Tuesday, March 11, 2025

Cloud Maintenance

Although it's often referred to as "infrastructure as code", there is very little code in what most people call DevOps. It's mostly markup. This can cause maintenance issues. There are, however, ways of dealing with this situation.

CDK8s is the Cloud Development Kit for Kubernetes. It has Typescript, Java, Python and Go implementations.
"I wouldn’t head down the Helm path for that before I took a long look at CDK8s.  Helm templates are a nightmare for debugging in my experience. Instead having a real programming language backing up the templates is so much better...  It renders the YAML, it does not apply it. I use it with ArgoCD as my deployment mechanism. So I take the resulting YAML and check it into git for ArgoCD to apply to the cluster.  Execution of the CDK8s code and check into git is automatic as part of the CI jobs." [Reddit]
CDK8s is a templating framework that allows you to build K8s config files in a number of languages, including Java.

"KCL is an open-source, constraint-based record and functional programming language. It leverages mature programming language technology and practices to facilitate the writing of many complex configurations. KCL is designed to improve modularity, scalability, and stability around configuration, simplify logic writing, speed up automation, and create a thriving extension ecosystem." [DevOps.dev]. Its config is made up of schema, lambdas and rules [home] that constrain not just the structure of the document but also the values.

KCL is a new language whild CDK8s leverages popular languages that already exist.

Saturday, March 8, 2025

Automated documentation

I've never seen anybody go back to fixing documentation that goes out of date - but then I've only been software engineering for 30 years. Since nobody ever fixes it, a better strategy is to automate it.

To this end, there is OpenApi (formally Swagger) for documenting REST API endpoints. There are tools that convert the OpenAPI config files into Python, Java, Scala amongst others. You can go the other way and generate code from the OpenAPI config files (example for Python here). 

An example can be found in the Apache Polaris codebase where Gradle builds the classes given a YAML file. IntelliJ quite cleverly recognises it as an OpenApi file and allows you to test the API by invoking the service through the IDE.

IntelliJ's version of Postman

It will even generate the DTOs as defined in the YAML file.

Databricks' DABs

If you're writing Databricks code in an IDE that is to be run on an ad hoc basis (rather than some CI/CD pipeline) you might want to use the Databricks VSCode plugin. This will automatically build your Data Asset Bundle for you. Upon signing in, a databricks.yml file will be created at the root of your project. It contains the minimum amount of information to deploy your code to .bundle in your DBx home directory under a sub-folder called the bundle's name field.

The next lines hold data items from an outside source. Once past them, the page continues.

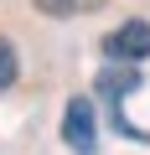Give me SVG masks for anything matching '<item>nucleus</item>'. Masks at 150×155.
Masks as SVG:
<instances>
[{
    "instance_id": "f257e3e1",
    "label": "nucleus",
    "mask_w": 150,
    "mask_h": 155,
    "mask_svg": "<svg viewBox=\"0 0 150 155\" xmlns=\"http://www.w3.org/2000/svg\"><path fill=\"white\" fill-rule=\"evenodd\" d=\"M150 57V26L145 21H124V26H114L109 36H104V62H129V67H140Z\"/></svg>"
},
{
    "instance_id": "f03ea898",
    "label": "nucleus",
    "mask_w": 150,
    "mask_h": 155,
    "mask_svg": "<svg viewBox=\"0 0 150 155\" xmlns=\"http://www.w3.org/2000/svg\"><path fill=\"white\" fill-rule=\"evenodd\" d=\"M62 140L72 155H93L98 150V129H93V104L88 98H72L67 114H62Z\"/></svg>"
},
{
    "instance_id": "7ed1b4c3",
    "label": "nucleus",
    "mask_w": 150,
    "mask_h": 155,
    "mask_svg": "<svg viewBox=\"0 0 150 155\" xmlns=\"http://www.w3.org/2000/svg\"><path fill=\"white\" fill-rule=\"evenodd\" d=\"M104 0H36V11L42 16H52V21H72V16H88V11H98Z\"/></svg>"
},
{
    "instance_id": "20e7f679",
    "label": "nucleus",
    "mask_w": 150,
    "mask_h": 155,
    "mask_svg": "<svg viewBox=\"0 0 150 155\" xmlns=\"http://www.w3.org/2000/svg\"><path fill=\"white\" fill-rule=\"evenodd\" d=\"M16 72H21V62H16V47L0 36V93H5L11 83H16Z\"/></svg>"
}]
</instances>
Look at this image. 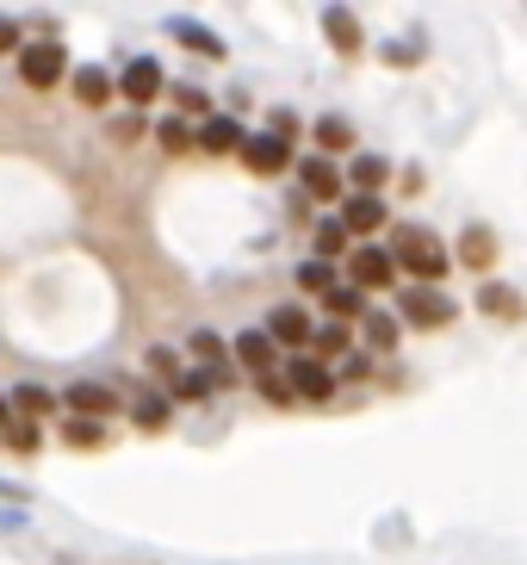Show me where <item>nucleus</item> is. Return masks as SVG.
Here are the masks:
<instances>
[{
    "label": "nucleus",
    "instance_id": "6e6552de",
    "mask_svg": "<svg viewBox=\"0 0 527 565\" xmlns=\"http://www.w3.org/2000/svg\"><path fill=\"white\" fill-rule=\"evenodd\" d=\"M323 38L335 44V56H361L366 51V32H361V19H354V7H323Z\"/></svg>",
    "mask_w": 527,
    "mask_h": 565
},
{
    "label": "nucleus",
    "instance_id": "f8f14e48",
    "mask_svg": "<svg viewBox=\"0 0 527 565\" xmlns=\"http://www.w3.org/2000/svg\"><path fill=\"white\" fill-rule=\"evenodd\" d=\"M298 186L311 193V200H342V168L330 162V156H311V162H298Z\"/></svg>",
    "mask_w": 527,
    "mask_h": 565
},
{
    "label": "nucleus",
    "instance_id": "20e7f679",
    "mask_svg": "<svg viewBox=\"0 0 527 565\" xmlns=\"http://www.w3.org/2000/svg\"><path fill=\"white\" fill-rule=\"evenodd\" d=\"M391 280H397V267H391V255H385L379 243L347 249V286H354V292H391Z\"/></svg>",
    "mask_w": 527,
    "mask_h": 565
},
{
    "label": "nucleus",
    "instance_id": "7c9ffc66",
    "mask_svg": "<svg viewBox=\"0 0 527 565\" xmlns=\"http://www.w3.org/2000/svg\"><path fill=\"white\" fill-rule=\"evenodd\" d=\"M323 305H330L335 317H361L366 311V292H354V286H330V292H323Z\"/></svg>",
    "mask_w": 527,
    "mask_h": 565
},
{
    "label": "nucleus",
    "instance_id": "dca6fc26",
    "mask_svg": "<svg viewBox=\"0 0 527 565\" xmlns=\"http://www.w3.org/2000/svg\"><path fill=\"white\" fill-rule=\"evenodd\" d=\"M236 361H243L248 373H255V380H267V373L280 366V349H273V342H267L261 330H243V335H236Z\"/></svg>",
    "mask_w": 527,
    "mask_h": 565
},
{
    "label": "nucleus",
    "instance_id": "4468645a",
    "mask_svg": "<svg viewBox=\"0 0 527 565\" xmlns=\"http://www.w3.org/2000/svg\"><path fill=\"white\" fill-rule=\"evenodd\" d=\"M68 416H87V423H106V416L118 411V392H106V385H68L63 392Z\"/></svg>",
    "mask_w": 527,
    "mask_h": 565
},
{
    "label": "nucleus",
    "instance_id": "bb28decb",
    "mask_svg": "<svg viewBox=\"0 0 527 565\" xmlns=\"http://www.w3.org/2000/svg\"><path fill=\"white\" fill-rule=\"evenodd\" d=\"M311 243H316V262H335V255L347 249V231H342V224H335V217H323V224H316V236H311Z\"/></svg>",
    "mask_w": 527,
    "mask_h": 565
},
{
    "label": "nucleus",
    "instance_id": "ddd939ff",
    "mask_svg": "<svg viewBox=\"0 0 527 565\" xmlns=\"http://www.w3.org/2000/svg\"><path fill=\"white\" fill-rule=\"evenodd\" d=\"M243 125H236V118H205V125H198L193 131V150H205V156H236L243 150Z\"/></svg>",
    "mask_w": 527,
    "mask_h": 565
},
{
    "label": "nucleus",
    "instance_id": "f257e3e1",
    "mask_svg": "<svg viewBox=\"0 0 527 565\" xmlns=\"http://www.w3.org/2000/svg\"><path fill=\"white\" fill-rule=\"evenodd\" d=\"M385 255H391V267H397V274H410L416 286H434L447 267H453V262H447V249H441V236L422 231V224H397L391 249H385Z\"/></svg>",
    "mask_w": 527,
    "mask_h": 565
},
{
    "label": "nucleus",
    "instance_id": "4c0bfd02",
    "mask_svg": "<svg viewBox=\"0 0 527 565\" xmlns=\"http://www.w3.org/2000/svg\"><path fill=\"white\" fill-rule=\"evenodd\" d=\"M255 392H261L267 404H280V411L292 404V392H286V380H280V373H267V380H255Z\"/></svg>",
    "mask_w": 527,
    "mask_h": 565
},
{
    "label": "nucleus",
    "instance_id": "ea45409f",
    "mask_svg": "<svg viewBox=\"0 0 527 565\" xmlns=\"http://www.w3.org/2000/svg\"><path fill=\"white\" fill-rule=\"evenodd\" d=\"M7 423H13V411H7V392H0V429H7Z\"/></svg>",
    "mask_w": 527,
    "mask_h": 565
},
{
    "label": "nucleus",
    "instance_id": "9d476101",
    "mask_svg": "<svg viewBox=\"0 0 527 565\" xmlns=\"http://www.w3.org/2000/svg\"><path fill=\"white\" fill-rule=\"evenodd\" d=\"M347 236H379V224H385V193H347V205H342V217H335Z\"/></svg>",
    "mask_w": 527,
    "mask_h": 565
},
{
    "label": "nucleus",
    "instance_id": "a211bd4d",
    "mask_svg": "<svg viewBox=\"0 0 527 565\" xmlns=\"http://www.w3.org/2000/svg\"><path fill=\"white\" fill-rule=\"evenodd\" d=\"M385 181H391L385 156H354V168L342 174V186H354V193H385Z\"/></svg>",
    "mask_w": 527,
    "mask_h": 565
},
{
    "label": "nucleus",
    "instance_id": "2eb2a0df",
    "mask_svg": "<svg viewBox=\"0 0 527 565\" xmlns=\"http://www.w3.org/2000/svg\"><path fill=\"white\" fill-rule=\"evenodd\" d=\"M447 262H460V267H472V274H484V267L496 262V236L484 231V224H465V236H460V249L447 255Z\"/></svg>",
    "mask_w": 527,
    "mask_h": 565
},
{
    "label": "nucleus",
    "instance_id": "6ab92c4d",
    "mask_svg": "<svg viewBox=\"0 0 527 565\" xmlns=\"http://www.w3.org/2000/svg\"><path fill=\"white\" fill-rule=\"evenodd\" d=\"M68 87H75V100H82V106H106V100H112V75H106V68H94V63L75 68V75H68Z\"/></svg>",
    "mask_w": 527,
    "mask_h": 565
},
{
    "label": "nucleus",
    "instance_id": "393cba45",
    "mask_svg": "<svg viewBox=\"0 0 527 565\" xmlns=\"http://www.w3.org/2000/svg\"><path fill=\"white\" fill-rule=\"evenodd\" d=\"M478 305H484L491 317H503V323H515V317H521V299H515V286H503V280L478 286Z\"/></svg>",
    "mask_w": 527,
    "mask_h": 565
},
{
    "label": "nucleus",
    "instance_id": "cd10ccee",
    "mask_svg": "<svg viewBox=\"0 0 527 565\" xmlns=\"http://www.w3.org/2000/svg\"><path fill=\"white\" fill-rule=\"evenodd\" d=\"M0 441H7L13 454H37V448H44V435H37V423H19V416L7 423V429H0Z\"/></svg>",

You can also deploy bundles via VSCode. Configure a root_path under workspace in databricks.yml and when you press the cloud button on the BUNDLE RESOURCE EXPLORER pane withing the Databricks module:

Upload via the cloud button
the bundle will be uploaded to the workspace and directory specified. You can, of course, use the databricks CLI. But for ad hoc uploads, VS Code is very convenient. By default, deployments are to /Users/${workspace.current_user.userName}/.bundle/${bundle.target}/${bundle.name}.

Configuration can be for development of production mode. The advantage of development is "turns off any schedules and automatic triggers for jobs and turns on development mode for Delta Live Tables pipelines. This lets developers execute and test their code without impacting production data or resources." [1]

[1] Data Engineering With Databricks, Cookbook.